_Exercise details_
Can you extract all six records below and reproduce every line without changing a character?

Items from a data source:
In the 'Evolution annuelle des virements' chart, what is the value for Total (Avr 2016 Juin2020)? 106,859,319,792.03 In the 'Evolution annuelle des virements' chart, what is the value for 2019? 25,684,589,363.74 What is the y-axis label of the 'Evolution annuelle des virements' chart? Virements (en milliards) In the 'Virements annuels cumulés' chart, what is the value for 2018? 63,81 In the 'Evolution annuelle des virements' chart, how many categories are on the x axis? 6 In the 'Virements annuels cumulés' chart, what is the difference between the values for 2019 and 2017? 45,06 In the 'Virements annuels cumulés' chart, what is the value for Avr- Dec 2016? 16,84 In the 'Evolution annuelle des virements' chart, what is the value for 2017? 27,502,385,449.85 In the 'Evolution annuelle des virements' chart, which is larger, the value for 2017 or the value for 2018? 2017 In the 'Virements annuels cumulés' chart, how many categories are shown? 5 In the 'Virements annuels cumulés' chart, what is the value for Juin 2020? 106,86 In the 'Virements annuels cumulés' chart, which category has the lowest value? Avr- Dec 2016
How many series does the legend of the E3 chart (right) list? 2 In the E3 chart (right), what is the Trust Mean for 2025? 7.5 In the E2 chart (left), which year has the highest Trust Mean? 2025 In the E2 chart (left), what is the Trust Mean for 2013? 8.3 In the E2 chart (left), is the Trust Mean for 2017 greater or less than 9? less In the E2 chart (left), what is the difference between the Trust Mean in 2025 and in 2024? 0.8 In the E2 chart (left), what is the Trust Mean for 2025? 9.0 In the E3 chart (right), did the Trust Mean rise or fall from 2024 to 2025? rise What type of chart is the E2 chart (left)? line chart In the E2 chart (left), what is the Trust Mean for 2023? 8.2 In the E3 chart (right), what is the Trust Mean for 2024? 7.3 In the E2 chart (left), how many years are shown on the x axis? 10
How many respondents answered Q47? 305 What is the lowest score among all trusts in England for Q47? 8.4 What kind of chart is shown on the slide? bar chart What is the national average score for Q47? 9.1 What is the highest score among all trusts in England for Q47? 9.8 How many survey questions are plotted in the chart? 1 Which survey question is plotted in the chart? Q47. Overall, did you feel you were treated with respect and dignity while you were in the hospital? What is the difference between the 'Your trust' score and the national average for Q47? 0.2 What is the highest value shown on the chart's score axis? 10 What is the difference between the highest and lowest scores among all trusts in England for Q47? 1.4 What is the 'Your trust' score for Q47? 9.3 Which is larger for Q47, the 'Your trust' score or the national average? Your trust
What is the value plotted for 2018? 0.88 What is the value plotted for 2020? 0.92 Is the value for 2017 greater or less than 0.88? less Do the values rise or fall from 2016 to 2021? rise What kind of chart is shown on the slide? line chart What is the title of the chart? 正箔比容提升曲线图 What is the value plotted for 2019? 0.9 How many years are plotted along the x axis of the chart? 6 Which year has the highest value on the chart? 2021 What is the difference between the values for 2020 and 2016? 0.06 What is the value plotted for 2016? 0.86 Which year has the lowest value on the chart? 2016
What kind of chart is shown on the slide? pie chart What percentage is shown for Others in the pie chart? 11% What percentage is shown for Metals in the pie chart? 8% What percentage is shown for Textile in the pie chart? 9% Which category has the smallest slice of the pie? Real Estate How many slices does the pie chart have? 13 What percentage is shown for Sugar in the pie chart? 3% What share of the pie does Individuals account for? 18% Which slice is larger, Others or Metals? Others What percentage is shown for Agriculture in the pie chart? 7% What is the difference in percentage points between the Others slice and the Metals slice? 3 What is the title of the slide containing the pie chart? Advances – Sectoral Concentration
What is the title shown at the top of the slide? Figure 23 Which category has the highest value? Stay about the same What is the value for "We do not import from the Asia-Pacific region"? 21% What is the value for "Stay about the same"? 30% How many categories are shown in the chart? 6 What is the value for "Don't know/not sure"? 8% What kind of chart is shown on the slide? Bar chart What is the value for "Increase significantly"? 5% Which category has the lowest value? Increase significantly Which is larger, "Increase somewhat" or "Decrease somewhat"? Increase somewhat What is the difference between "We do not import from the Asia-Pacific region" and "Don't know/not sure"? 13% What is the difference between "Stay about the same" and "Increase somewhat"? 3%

_Problem solution_
In the 'Evolution annuelle des virements' chart, what is the value for Total (Avr 2016 Juin2020)? 106,859,319,792.03 In the 'Evolution annuelle des virements' chart, what is the value for 2019? 25,684,589,363.74 What is the y-axis label of the 'Evolution annuelle des virements' chart? Virements (en milliards) In the 'Virements annuels cumulés' chart, what is the value for 2018? 63,81 In the 'Evolution annuelle des virements' chart, how many categories are on the x axis? 6 In the 'Virements annuels cumulés' chart, what is the difference between the values for 2019 and 2017? 45,06 In the 'Virements annuels cumulés' chart, what is the value for Avr- Dec 2016? 16,84 In the 'Evolution annuelle des virements' chart, what is the value for 2017? 27,502,385,449.85 In the 'Evolution annuelle des virements' chart, which is larger, the value for 2017 or the value for 2018? 2017 In the 'Virements annuels cumulés' chart, how many categories are shown? 5 In the 'Virements annuels cumulés' chart, what is the value for Juin 2020? 106,86 In the 'Virements annuels cumulés' chart, which category has the lowest value? Avr- Dec 2016
How many series does the legend of the E3 chart (right) list? 2 In the E3 chart (right), what is the Trust Mean for 2025? 7.5 In the E2 chart (left), which year has the highest Trust Mean? 2025 In the E2 chart (left), what is the Trust Mean for 2013? 8.3 In the E2 chart (left), is the Trust Mean for 2017 greater or less than 9? less In the E2 chart (left), what is the difference between the Trust Mean in 2025 and in 2024? 0.8 In the E2 chart (left), what is the Trust Mean for 2025? 9.0 In the E3 chart (right), did the Trust Mean rise or fall from 2024 to 2025? rise What type of chart is the E2 chart (left)? line chart In the E2 chart (left), what is the Trust Mean for 2023? 8.2 In the E3 chart (right), what is the Trust Mean for 2024? 7.3 In the E2 chart (left), how many years are shown on the x axis? 10
How many respondents answered Q47? 305 What is the lowest score among all trusts in England for Q47? 8.4 What kind of chart is shown on the slide? bar chart What is the national average score for Q47? 9.1 What is the highest score among all trusts in England for Q47? 9.8 How many survey questions are plotted in the chart? 1 Which survey question is plotted in the chart? Q47. Overall, did you feel you were treated with respect and dignity while you were in the hospital? What is the difference between the 'Your trust' score and the national average for Q47? 0.2 What is the highest value shown on the chart's score axis? 10 What is the difference between the highest and lowest scores among all trusts in England for Q47? 1.4 What is the 'Your trust' score for Q47? 9.3 Which is larger for Q47, the 'Your trust' score or the national average? Your trust
What is the value plotted for 2018? 0.88 What is the value plotted for 2020? 0.92 Is the value for 2017 greater or less than 0.88? less Do the values rise or fall from 2016 to 2021? rise What kind of chart is shown on the slide? line chart What is the title of the chart? 正箔比容提升曲线图 What is the value plotted for 2019? 0.9 How many years are plotted along the x axis of the chart? 6 Which year has the highest value on the chart? 2021 What is the difference between the values for 2020 and 2016? 0.06 What is the value plotted for 2016? 0.86 Which year has the lowest value on the chart? 2016
What kind of chart is shown on the slide? pie chart What percentage is shown for Others in the pie chart? 11% What percentage is shown for Metals in the pie chart? 8% What percentage is shown for Textile in the pie chart? 9% Which category has the smallest slice of the pie? Real Estate How many slices does the pie chart have? 13 What percentage is shown for Sugar in the pie chart? 3% What share of the pie does Individuals account for? 18% Which slice is larger, Others or Metals? Others What percentage is shown for Agriculture in the pie chart? 7% What is the difference in percentage points between the Others slice and the Metals slice? 3 What is the title of the slide containing the pie chart? Advances – Sectoral Concentration
What is the title shown at the top of the slide? Figure 23 Which category has the highest value? Stay about the same What is the value for "We do not import from the Asia-Pacific region"? 21% What is the value for "Stay about the same"? 30% How many categories are shown in the chart? 6 What is the value for "Don't know/not sure"? 8% What kind of chart is shown on the slide? Bar chart What is the value for "Increase significantly"? 5% Which category has the lowest value? Increase significantly Which is larger, "Increase somewhat" or "Decrease somewhat"? Increase somewhat What is the difference between "We do not import from the Asia-Pacific region" and "Don't know/not sure"? 13% What is the difference between "Stay about the same" and "Increase somewhat"? 3%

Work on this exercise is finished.